Tuesday, May 12, 2009

Randy's Grandparents....a funny love story

Cornelius and Lois Kuipers Wedding announcement


I got permission from my mother-in-law Carol, to share this letter with you. It was eloquently written by her mother, Lois Nelson at the age of 17 in the early 1920's. The recipient was Carol's father, Cornelious Kuipers. They were later married November 11, 1924.


I have enjoyed reading the words of a confused young woman, along with the complex beginnings of a courtship that later turned into a marriage. I hope you enjoy too......

Written with her exact words and punctuation
It says:

Hotchkiss, Colo.
Monday P.M.

My Dear Friend:

I did not seclude myself in an inner chamber but rather to my outdoor sanctuary where I puzzle over my problems, think great thoughts, or go when I merely want to be alone. I am there now. Less than a week ago, I wrote a very heartless and cruel letter to one who had not even asked for an expression of my thoughts. Under the circumstances I felt that the kindest thing I could do was to be heartless and cruel. I shall write this letter in absolute frankness and sincerity, answering your questions as to come to them in re-reading your letter. There is no near-engagements. I have never even thought of loving anyone. I have several years before I shall even be ready to take life seriously. I am being made to realize that I am a woman. Several incidents in the immediate past have revealed to me that I am no longer a carefree girl, but that I must begin to consider the problems which life offers. (And it's offering a good many all at once).

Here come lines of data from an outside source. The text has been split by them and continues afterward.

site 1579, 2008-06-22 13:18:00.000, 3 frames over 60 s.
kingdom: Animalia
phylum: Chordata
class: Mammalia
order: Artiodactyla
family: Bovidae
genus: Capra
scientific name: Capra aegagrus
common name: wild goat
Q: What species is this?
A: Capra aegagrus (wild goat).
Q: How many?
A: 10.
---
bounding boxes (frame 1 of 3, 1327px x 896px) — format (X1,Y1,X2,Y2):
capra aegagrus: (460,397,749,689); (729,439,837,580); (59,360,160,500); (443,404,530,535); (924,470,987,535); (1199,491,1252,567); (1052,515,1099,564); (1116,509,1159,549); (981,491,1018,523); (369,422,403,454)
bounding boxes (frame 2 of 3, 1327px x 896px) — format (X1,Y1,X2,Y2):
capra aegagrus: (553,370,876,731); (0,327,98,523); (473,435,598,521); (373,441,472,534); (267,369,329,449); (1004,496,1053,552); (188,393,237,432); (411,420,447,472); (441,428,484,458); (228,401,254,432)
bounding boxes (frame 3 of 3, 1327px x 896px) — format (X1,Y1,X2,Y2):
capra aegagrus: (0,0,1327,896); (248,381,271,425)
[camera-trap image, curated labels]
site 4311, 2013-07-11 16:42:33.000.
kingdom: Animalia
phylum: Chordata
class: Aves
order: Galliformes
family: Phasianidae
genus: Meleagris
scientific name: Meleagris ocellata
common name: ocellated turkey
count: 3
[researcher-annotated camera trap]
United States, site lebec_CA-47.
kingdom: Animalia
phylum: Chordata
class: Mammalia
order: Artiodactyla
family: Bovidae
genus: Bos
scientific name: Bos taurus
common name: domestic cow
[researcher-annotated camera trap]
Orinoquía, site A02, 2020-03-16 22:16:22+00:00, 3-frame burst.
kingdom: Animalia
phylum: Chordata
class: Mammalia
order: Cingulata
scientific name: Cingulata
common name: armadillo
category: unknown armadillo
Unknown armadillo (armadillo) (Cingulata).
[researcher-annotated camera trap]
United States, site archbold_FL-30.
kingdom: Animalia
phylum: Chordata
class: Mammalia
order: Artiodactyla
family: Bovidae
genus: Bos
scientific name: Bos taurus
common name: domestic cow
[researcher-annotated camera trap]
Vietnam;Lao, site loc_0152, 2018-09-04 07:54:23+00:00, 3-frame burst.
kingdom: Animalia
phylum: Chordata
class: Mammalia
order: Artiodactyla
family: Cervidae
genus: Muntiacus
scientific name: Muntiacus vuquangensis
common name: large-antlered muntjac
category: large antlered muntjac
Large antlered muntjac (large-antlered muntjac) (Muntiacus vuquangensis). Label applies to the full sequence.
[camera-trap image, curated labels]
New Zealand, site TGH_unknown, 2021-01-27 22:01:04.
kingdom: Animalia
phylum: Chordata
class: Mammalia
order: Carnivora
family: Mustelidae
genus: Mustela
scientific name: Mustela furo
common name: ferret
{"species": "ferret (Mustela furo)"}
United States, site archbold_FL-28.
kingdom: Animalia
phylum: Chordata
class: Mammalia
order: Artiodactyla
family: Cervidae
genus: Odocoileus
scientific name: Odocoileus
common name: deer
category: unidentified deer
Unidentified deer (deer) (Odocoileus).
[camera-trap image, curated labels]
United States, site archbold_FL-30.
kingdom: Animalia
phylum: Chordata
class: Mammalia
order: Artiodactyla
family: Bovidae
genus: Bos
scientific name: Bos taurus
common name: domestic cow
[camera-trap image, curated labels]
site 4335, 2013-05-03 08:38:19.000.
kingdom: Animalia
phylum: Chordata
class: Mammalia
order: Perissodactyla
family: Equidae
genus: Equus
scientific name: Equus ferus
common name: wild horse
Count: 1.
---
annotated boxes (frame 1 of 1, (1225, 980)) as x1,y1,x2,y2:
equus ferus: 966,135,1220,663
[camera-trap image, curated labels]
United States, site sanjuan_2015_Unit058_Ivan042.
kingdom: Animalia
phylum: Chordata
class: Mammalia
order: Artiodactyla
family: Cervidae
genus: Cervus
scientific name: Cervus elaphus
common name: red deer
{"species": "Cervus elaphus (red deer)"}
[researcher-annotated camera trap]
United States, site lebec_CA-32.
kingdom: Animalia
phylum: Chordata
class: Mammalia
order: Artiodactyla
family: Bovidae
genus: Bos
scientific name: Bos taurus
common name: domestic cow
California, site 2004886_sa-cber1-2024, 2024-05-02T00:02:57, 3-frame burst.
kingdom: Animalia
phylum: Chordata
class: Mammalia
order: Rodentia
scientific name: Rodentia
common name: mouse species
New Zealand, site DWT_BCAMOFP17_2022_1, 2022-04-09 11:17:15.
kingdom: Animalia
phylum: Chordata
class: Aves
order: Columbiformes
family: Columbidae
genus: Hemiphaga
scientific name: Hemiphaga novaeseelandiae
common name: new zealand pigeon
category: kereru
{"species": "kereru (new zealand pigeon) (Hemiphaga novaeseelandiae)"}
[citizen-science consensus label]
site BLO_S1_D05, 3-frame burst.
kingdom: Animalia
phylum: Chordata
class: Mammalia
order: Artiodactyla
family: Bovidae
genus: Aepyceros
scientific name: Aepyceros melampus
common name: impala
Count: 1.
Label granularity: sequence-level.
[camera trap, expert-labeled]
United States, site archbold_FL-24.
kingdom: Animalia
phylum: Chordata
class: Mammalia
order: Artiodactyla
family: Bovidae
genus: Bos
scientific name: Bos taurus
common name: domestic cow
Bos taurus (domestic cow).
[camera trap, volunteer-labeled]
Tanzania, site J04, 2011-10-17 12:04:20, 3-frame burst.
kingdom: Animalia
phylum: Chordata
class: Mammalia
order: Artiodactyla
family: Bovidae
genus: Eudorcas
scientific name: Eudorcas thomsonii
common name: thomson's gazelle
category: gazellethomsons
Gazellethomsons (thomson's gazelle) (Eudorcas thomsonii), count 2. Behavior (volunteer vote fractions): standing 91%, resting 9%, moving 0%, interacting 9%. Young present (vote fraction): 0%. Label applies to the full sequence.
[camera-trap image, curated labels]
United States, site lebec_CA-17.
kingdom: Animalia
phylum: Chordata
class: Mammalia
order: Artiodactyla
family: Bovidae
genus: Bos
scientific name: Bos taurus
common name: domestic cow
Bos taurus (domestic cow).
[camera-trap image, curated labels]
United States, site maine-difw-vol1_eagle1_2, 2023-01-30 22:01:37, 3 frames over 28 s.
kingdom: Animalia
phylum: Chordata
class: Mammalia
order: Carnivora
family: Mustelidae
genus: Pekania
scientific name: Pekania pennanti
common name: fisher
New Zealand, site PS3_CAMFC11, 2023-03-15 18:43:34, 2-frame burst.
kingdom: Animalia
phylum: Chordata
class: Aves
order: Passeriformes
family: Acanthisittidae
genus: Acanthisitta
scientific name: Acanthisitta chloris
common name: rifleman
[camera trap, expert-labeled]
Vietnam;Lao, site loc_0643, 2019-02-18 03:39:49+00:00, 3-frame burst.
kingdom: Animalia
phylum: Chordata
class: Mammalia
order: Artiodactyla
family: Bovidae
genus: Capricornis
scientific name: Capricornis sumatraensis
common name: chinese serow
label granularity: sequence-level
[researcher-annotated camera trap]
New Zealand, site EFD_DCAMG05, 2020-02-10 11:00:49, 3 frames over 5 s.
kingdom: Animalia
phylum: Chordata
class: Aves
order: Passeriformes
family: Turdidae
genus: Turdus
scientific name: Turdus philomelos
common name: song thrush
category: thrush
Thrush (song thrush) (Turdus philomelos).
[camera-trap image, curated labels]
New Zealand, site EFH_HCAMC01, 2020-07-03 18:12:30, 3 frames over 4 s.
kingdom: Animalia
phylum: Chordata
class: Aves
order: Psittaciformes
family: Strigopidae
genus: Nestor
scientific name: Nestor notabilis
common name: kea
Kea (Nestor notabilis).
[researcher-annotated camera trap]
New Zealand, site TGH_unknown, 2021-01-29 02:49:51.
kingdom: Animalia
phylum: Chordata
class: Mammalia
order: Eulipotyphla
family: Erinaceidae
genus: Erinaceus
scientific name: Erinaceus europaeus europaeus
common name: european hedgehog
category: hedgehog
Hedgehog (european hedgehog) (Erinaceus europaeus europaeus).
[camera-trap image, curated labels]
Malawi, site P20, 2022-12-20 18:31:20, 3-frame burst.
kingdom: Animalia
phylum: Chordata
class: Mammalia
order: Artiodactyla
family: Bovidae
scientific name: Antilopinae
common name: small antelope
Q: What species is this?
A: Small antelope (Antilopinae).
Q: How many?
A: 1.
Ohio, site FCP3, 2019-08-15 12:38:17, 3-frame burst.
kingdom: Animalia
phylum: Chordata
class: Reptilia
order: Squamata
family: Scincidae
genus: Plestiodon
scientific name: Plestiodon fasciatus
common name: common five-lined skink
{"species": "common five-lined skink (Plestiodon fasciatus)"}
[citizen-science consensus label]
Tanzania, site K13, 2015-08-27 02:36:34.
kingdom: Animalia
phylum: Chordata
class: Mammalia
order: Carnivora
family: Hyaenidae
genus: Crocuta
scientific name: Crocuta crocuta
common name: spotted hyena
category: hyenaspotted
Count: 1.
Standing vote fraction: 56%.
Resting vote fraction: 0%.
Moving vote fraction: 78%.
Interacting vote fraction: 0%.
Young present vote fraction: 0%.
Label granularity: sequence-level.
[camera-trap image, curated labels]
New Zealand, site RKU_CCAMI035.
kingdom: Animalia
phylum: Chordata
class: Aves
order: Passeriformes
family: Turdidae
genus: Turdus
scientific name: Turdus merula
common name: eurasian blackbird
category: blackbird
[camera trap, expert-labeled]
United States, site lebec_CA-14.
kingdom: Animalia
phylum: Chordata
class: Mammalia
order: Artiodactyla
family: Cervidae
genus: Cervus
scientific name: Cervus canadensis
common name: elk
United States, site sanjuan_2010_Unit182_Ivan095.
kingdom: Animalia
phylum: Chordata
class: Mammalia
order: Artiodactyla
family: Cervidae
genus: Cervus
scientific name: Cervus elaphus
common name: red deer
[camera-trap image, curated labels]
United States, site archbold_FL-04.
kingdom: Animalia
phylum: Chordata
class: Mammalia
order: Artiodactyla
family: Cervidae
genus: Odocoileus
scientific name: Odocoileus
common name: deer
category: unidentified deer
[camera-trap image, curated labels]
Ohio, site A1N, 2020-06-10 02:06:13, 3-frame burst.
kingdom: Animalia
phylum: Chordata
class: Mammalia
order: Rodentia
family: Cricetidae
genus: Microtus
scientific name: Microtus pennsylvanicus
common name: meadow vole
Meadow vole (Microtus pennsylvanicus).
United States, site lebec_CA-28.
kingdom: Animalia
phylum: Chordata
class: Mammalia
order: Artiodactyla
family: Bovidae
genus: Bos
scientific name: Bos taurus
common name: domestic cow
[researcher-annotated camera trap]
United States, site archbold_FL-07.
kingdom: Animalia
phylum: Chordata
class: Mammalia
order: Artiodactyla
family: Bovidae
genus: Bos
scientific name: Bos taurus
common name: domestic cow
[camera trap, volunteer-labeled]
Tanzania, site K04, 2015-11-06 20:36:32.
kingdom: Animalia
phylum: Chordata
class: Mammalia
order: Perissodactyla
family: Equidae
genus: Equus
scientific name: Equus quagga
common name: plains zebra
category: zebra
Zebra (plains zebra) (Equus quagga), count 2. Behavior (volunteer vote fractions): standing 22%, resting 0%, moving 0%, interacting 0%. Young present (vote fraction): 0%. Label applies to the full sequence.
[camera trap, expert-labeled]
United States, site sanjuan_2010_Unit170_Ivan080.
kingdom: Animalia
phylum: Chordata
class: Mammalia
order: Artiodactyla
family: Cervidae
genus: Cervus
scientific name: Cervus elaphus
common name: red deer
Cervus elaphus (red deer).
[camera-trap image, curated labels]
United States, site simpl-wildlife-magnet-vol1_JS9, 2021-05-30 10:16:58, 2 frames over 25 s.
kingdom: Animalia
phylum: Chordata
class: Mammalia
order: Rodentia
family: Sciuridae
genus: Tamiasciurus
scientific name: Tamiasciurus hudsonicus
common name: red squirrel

Should you take a position in this vicinity you would take your place on an equal rating with other "suitors", but it is not fair to tell you that, and not to tell you that there is one whom I do not consider a suitor, who does not consider himself one, and whose company I value above all others because our friendship is purely platonic. The other half dozen (more or less) are frankly suitors.

My heart is not untrusted anywhere. It would seem I haven't any, for all the feeling there is in it at present is not love. I feel as if I were not going to love anyone for a long time.I am saying what you asked me to say if it were so, and it is. I care nothing for you except as a friend. You are that to me and nothing more-a very good friend. Feeling as you do, and I, as I do, do you wish to cancel the three dates I gave you? I have college yet before me. I must teach in order to earn the means whereby I shall gain a higher education. I feel as if it will be years and years before I love anyone. I still keep rebelling against growing up.

I fear that if you stay here, it will be hurting you because I am such a cold, unloving person. I think when I hurt someone else, that it hurts me almost as much as it does them. My recent great grief only made me realize the more keenly how much pain can be bound up in the heart.

Sometime, you will find a girl who will care. Who knows who she will be? She will love you with a beautiful, passionate, sacrificing love which you will return. Perhaps I am an idealist, but believe profoundly in a Divine Providence which will make everything come out right in the end. And I don't believe that it is necessarily in the next world that we find our happiness.

You are accomplished, a musician, you possess a personality which I have found interesting, congenial, most of all you are a Klansman. You will find the girl who will be much more worthy of you than I, whom you now undoubtedly think shallow, fickle and the worst sort of a flirt, but I'm not, really I'm not. It's only that you aren't "the one" now, that the "one and only one" for me is still non-existent. If the head could control the heart - but I guess it's better that it doesn't. Love comes unbidden, we cannot know when nor how.

This letter is rambling and far from logical but I have written the thoughts that came to mind.

When you flung that French at me in the orchard, it is queer, but I guessed the exact meaning of it. I thought I understood the word 'devil'. That is why I said it sounded bad.

Give Jones my advise. Tell him to go easy when it comes to Alberta because she is engaged and if he lets it get serious, it's going to hurt him or the other fellow pretty badly. I know the other fellow and he's a good sort, although he is younger than Alberta. She told me once that there was only one person who could ever come between them and that was a fellow she know before she met Lawrence (her fiance).

I'm sending the picture I promised. In view of what I have written, you may not care for it but a promise is a promise and a picture is an easy thing to destroy.

If I have not made myself absolutely clear, please feel free to ask me to explain myself. Perhaps you will not even care to write again, you may wish to forget as soon as possible, but if you do, I shall be glad to correspond with you because I do regard you as a friend.

How shall I sign myself?

I go to burn your letter in accordance with your request.

I am, As ever,


Lois

1 comment:

paula said...

I really enjoyed reading this. I think of two things in particular while reading this tonight:

1) why does it seem that everyone who lived in the 20's had such an exciting and romantic life?

2) over the years, our English language has really gone to shit.
(point proven-"really gone to shit"-that sounds real proper doesn't it?)